Он думал: «Неприятно засорять сознание явлениями, чуждыми душе. Что мне до Мирамбо? Что ему до меня? Тем не менее придется пускать пули в его соратников, и на всю жизнь останется воспоминание о варварской, опереточной войне, в которой ты принимал участие без страсти, без увлечения, с огромным насилием над собой, зевая и морщась».

XI. Покушение на убийство

Гент немного ошибся в счете войска: арабы выставили две тысячи пятьсот человек, а Стэнли собрал пятьдесят. Надо сказать, что ко времени прибытия в Табору убыль людей была вообще чувствительна. Часть умерла от лихорадки и оспы, несколько человек бежало дорогой; нужно было оставить охрану Ливингстонова каравана, снаряженного консулом Кирком и наконец прибывшего.

Негры выступали, стреляя в воздух, прыгая и беснуясь.
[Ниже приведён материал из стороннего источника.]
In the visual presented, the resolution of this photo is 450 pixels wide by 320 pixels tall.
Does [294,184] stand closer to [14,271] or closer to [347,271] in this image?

Присутствие белых людей казалось им достаточной гарантией успешного исхода войны. Впрочем, может быть, воодушевление их в еще большей степени поддерживалось счастливым отсутствием воображения, неспособностью детей природы заглядывать вперед. Как бы то ни было, отряд выступил эффектно. Стэнли дал солдатам по куску красной материи, употребленной ими на плащи, развевавшиеся весьма внушительно, и если бы не обычная ноша пагасисов — тюки, то они, с ружьями и секирами, вполне могли быть названы стройным отрядом. Самолюбование и торжественность скоро перешли в обычные негритянские ужимки и прыжки.